begin

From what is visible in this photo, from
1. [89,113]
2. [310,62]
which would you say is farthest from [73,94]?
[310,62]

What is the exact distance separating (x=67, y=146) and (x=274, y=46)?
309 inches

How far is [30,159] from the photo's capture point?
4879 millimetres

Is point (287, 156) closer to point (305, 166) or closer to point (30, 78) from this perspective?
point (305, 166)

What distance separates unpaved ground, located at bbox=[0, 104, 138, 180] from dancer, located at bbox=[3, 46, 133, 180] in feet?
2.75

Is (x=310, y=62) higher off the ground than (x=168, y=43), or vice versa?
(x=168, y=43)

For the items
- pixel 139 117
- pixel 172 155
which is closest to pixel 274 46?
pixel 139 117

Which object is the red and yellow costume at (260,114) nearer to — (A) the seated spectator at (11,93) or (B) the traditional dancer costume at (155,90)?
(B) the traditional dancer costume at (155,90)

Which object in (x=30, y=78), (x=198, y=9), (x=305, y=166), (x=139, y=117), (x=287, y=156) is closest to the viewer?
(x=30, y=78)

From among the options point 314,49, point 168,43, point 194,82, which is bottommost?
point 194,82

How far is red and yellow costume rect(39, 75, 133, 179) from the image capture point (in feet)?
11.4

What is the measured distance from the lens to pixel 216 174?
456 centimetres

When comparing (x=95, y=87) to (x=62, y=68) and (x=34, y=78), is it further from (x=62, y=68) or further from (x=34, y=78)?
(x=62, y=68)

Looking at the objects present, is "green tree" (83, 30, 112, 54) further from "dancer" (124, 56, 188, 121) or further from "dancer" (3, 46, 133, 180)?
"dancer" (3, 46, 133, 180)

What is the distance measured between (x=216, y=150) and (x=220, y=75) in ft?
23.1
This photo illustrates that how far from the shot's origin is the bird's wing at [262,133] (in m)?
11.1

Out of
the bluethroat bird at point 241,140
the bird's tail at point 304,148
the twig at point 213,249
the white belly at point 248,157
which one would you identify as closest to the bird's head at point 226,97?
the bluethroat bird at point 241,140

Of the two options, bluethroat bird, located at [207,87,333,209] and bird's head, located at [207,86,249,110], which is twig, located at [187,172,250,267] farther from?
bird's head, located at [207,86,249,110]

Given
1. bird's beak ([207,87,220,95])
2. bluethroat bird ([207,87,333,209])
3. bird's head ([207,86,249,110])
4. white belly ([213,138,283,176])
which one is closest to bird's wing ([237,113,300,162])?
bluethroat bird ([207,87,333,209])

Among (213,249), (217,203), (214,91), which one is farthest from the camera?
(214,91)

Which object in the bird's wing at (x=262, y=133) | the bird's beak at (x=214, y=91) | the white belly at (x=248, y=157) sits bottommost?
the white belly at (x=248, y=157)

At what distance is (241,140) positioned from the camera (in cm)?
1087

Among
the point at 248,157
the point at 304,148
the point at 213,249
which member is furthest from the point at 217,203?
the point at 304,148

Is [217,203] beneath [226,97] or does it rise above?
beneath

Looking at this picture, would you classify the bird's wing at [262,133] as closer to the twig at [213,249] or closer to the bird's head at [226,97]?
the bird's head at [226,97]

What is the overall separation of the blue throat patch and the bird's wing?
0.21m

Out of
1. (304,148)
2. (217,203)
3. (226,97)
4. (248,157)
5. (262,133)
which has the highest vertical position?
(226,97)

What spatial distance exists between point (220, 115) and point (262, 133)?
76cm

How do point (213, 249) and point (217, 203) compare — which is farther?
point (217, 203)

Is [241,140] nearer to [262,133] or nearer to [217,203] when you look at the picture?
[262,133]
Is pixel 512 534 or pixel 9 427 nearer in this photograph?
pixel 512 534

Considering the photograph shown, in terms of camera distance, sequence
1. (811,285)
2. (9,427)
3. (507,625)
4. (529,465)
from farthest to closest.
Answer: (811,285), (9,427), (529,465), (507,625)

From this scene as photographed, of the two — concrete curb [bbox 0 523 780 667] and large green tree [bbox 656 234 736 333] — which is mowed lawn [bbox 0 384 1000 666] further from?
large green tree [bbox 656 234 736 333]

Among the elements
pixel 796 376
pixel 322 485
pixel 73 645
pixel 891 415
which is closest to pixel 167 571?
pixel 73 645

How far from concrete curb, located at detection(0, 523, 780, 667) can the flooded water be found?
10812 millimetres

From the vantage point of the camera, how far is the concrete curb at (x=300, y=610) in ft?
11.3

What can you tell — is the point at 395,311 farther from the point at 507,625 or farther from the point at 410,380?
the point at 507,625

end

Work required: Exactly as they are written, print the entries again.

Finished task:
From what is visible in this photo, from
1. [89,113]
2. [310,62]
which would you say is farthest from [73,94]?
[310,62]

What is the exact distance separating (x=67, y=146) and (x=274, y=46)?
309 inches

How far is [30,159] from the photo's capture point?
4879 millimetres

Is point (287, 156) closer to point (305, 166) or closer to point (30, 78) from this perspective?
point (305, 166)

What distance separates unpaved ground, located at bbox=[0, 104, 138, 180] from dancer, located at bbox=[3, 46, 133, 180] in feet?
2.75

Is (x=310, y=62) higher off the ground than (x=168, y=43), or vice versa?
(x=168, y=43)

For the items
- pixel 139 117
- pixel 172 155
which is closest to pixel 274 46?
pixel 139 117

Which object is the red and yellow costume at (260,114) nearer to — (A) the seated spectator at (11,93) or (B) the traditional dancer costume at (155,90)?
(B) the traditional dancer costume at (155,90)

Which object in (x=30, y=78), (x=198, y=9), (x=305, y=166), (x=139, y=117), (x=287, y=156) is closest to the viewer?
(x=30, y=78)

From among the options point 314,49, point 168,43, point 194,82, which is bottommost?
point 194,82

How far is red and yellow costume rect(39, 75, 133, 179) from the image capture point (in feet)?
11.4

What is the measured distance from the lens to pixel 216 174?
456 centimetres

When comparing (x=95, y=87) to (x=62, y=68) and (x=34, y=78), is it further from (x=62, y=68) or further from (x=34, y=78)?
(x=62, y=68)

Looking at the objects present, is "green tree" (83, 30, 112, 54) further from "dancer" (124, 56, 188, 121) or further from "dancer" (3, 46, 133, 180)?
"dancer" (3, 46, 133, 180)

What is the distance measured between (x=216, y=150) and (x=220, y=75) in ft?
23.1
This photo illustrates that how far from the shot's origin is the bird's wing at [262,133] (in m)?
11.1

Out of
the bluethroat bird at point 241,140
the bird's tail at point 304,148
the twig at point 213,249
the white belly at point 248,157
which one would you identify as closest to the bird's head at point 226,97?
the bluethroat bird at point 241,140

Of the two options, bluethroat bird, located at [207,87,333,209] and bird's head, located at [207,86,249,110], which is twig, located at [187,172,250,267] farther from?
bird's head, located at [207,86,249,110]

Given
1. bird's beak ([207,87,220,95])
2. bluethroat bird ([207,87,333,209])
3. bird's head ([207,86,249,110])
4. white belly ([213,138,283,176])
which one is closest to bird's wing ([237,113,300,162])?
bluethroat bird ([207,87,333,209])

Among (213,249), (217,203), (214,91), which one is farthest from the camera?
(214,91)

Which object in the bird's wing at (x=262, y=133) | the bird's beak at (x=214, y=91) | the white belly at (x=248, y=157) sits bottommost?
the white belly at (x=248, y=157)

At what distance is (241,140) positioned from the camera (in cm)?
1087

Among
the point at 248,157
the point at 304,148
the point at 213,249
which member is furthest from the point at 217,203?
the point at 304,148

Is [217,203] beneath [226,97] or does it rise above?
beneath

Looking at this picture, would you classify the bird's wing at [262,133] as closer to the twig at [213,249] or closer to the bird's head at [226,97]?
the bird's head at [226,97]

What is the overall separation of the blue throat patch and the bird's wing?
0.21m

Out of
1. (304,148)
2. (217,203)
3. (226,97)
4. (248,157)
5. (262,133)
which has the highest vertical position?
(226,97)

What spatial distance exists between point (220, 115) and point (262, 133)?
76cm

How do point (213, 249) and point (217, 203) compare — which is farther?
point (217, 203)

Is [241,140] nearer to [262,133] or nearer to [217,203] when you look at the picture?
[262,133]
Is pixel 512 534 or pixel 9 427 nearer in this photograph?
pixel 512 534

Considering the photograph shown, in terms of camera distance, sequence
1. (811,285)
2. (9,427)
3. (507,625)
4. (529,465)
from farthest to closest.
Answer: (811,285), (9,427), (529,465), (507,625)

From this scene as photographed, of the two — concrete curb [bbox 0 523 780 667] and large green tree [bbox 656 234 736 333] — which is mowed lawn [bbox 0 384 1000 666] further from?
large green tree [bbox 656 234 736 333]

Among the elements
pixel 796 376
pixel 322 485
pixel 73 645
pixel 891 415
which is closest to pixel 167 571?
pixel 73 645

How far from concrete curb, located at detection(0, 523, 780, 667) can the flooded water be found?
10812 millimetres

From the vantage point of the camera, how far is the concrete curb at (x=300, y=610) in ft?
11.3

What can you tell — is the point at 395,311 farther from the point at 507,625 or farther from the point at 410,380?
the point at 507,625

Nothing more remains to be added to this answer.